[Opening TEXT PROVIDED section]
Recording took place at Sheffield's Yellowarch Studio, with Hawley and Colin Elliott at the producers' desk.

Remarkably, several songs on the album came to Hawley fully formed and were nailed in just one take. "Last Orders was written in a cab on the way to the studio," he confirms, still slightly disbelieving. "I had a minging hangover, but I had this melody in my head, so I walked in and said 'Mic the piano up and tap me on the shoulder when it's time to record'. We got it in one take. With Wading Through The Water, we were all wearing overalls 'cos we were plastering the studio walls. All I did to change was to wash the plaster dust off my hands... we did that in one take too, and then went downstairs again to get back to work."

In a career that began playing r 'n' b in German beer halls in 1981, Hawley has never been a stranger to toil. His early musical life involved playing guitar for lost indie heroes Treebound Story. He commenced his solo career with a self-titled mini-album in 2001. Recent activities have included producing songs for Nancy Sinatra, who invited him on her UK and European tour in 2005, gigging with his rockabilly band The Feral Cats, and getting over a vicious attack of pleurisy.
[Closing TEXT PROVIDED section]
[Opening DATASET EXCERPTS section]
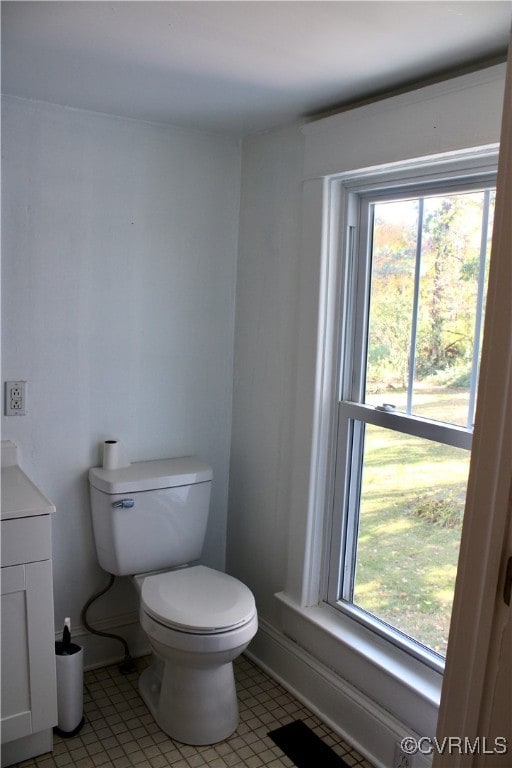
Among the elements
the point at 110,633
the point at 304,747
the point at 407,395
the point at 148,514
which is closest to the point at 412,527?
the point at 407,395

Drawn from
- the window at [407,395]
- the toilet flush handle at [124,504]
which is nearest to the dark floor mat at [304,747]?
the window at [407,395]

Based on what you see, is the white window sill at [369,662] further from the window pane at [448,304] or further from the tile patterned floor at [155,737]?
the window pane at [448,304]

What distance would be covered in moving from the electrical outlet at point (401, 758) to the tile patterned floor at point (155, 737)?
112mm

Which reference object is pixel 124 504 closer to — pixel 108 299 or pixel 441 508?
pixel 108 299

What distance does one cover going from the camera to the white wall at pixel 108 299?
2320mm

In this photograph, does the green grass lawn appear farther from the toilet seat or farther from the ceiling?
the ceiling

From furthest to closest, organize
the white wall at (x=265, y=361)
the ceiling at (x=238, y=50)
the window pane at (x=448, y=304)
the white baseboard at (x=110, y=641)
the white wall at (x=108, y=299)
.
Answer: the white baseboard at (x=110, y=641), the white wall at (x=265, y=361), the white wall at (x=108, y=299), the window pane at (x=448, y=304), the ceiling at (x=238, y=50)

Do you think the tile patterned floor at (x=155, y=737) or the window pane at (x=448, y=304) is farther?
the tile patterned floor at (x=155, y=737)

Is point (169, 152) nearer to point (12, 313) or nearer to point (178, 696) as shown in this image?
point (12, 313)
[Closing DATASET EXCERPTS section]
**ASSIGNMENT**. Please say whether each statement agrees with the text about Hawley, answering yes or no and quoting the deciding words from it: (a) Last Orders was written during a cab ride to the studio. (b) Hawley started his solo career with a full-length album in 1981. (c) Nancy Sinatra invited Hawley on her UK and European tour in 2005.

**SOLUTION TO THIS TASK**.
(a) Yes: "Last Orders was written in a cab on the way to the studio"
(b) No: "He commenced his solo career with a self-titled mini-album in 2001."
(c) Yes: "who invited him on her UK and European tour in 2005"